> [Task brief] Swap "green grass field" for "open meadow" in everything from the line containing "From the list" down to the end of the records. Give back only those lines, with nothing else changed.

Scene-based spatial questions:
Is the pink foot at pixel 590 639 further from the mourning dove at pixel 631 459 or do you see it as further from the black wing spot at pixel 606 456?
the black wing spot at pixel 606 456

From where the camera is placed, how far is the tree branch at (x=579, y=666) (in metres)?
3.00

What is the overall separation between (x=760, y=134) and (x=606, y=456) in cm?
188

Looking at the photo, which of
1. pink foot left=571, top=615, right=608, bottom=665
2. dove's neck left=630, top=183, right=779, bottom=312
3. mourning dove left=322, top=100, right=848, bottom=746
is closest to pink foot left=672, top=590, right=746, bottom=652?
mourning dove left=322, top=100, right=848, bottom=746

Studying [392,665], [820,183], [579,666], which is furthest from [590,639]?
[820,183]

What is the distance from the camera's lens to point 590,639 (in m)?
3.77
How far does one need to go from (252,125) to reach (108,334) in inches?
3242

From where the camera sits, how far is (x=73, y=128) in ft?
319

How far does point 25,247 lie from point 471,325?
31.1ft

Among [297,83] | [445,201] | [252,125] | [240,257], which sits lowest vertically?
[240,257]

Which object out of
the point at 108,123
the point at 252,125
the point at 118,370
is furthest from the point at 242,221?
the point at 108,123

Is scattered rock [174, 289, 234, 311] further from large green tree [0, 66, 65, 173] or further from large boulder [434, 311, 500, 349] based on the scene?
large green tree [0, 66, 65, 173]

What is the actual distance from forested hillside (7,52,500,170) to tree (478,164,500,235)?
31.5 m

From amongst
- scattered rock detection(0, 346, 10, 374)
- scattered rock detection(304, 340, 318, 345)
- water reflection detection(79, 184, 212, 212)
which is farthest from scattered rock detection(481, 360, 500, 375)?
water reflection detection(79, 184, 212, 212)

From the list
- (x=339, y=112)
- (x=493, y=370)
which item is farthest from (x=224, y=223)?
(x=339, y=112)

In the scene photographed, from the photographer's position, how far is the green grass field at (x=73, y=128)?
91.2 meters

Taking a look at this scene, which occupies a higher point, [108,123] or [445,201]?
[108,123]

> [Response to the task]
From the list
- (x=339, y=112)
- (x=493, y=370)
which item is farthest from (x=224, y=223)?
(x=339, y=112)

In the scene photographed, from the photographer's position, how far is the open meadow at (x=73, y=128)?
91.2 meters

Taking a look at this scene, which occupies a higher point, [108,123] or [445,201]?
[108,123]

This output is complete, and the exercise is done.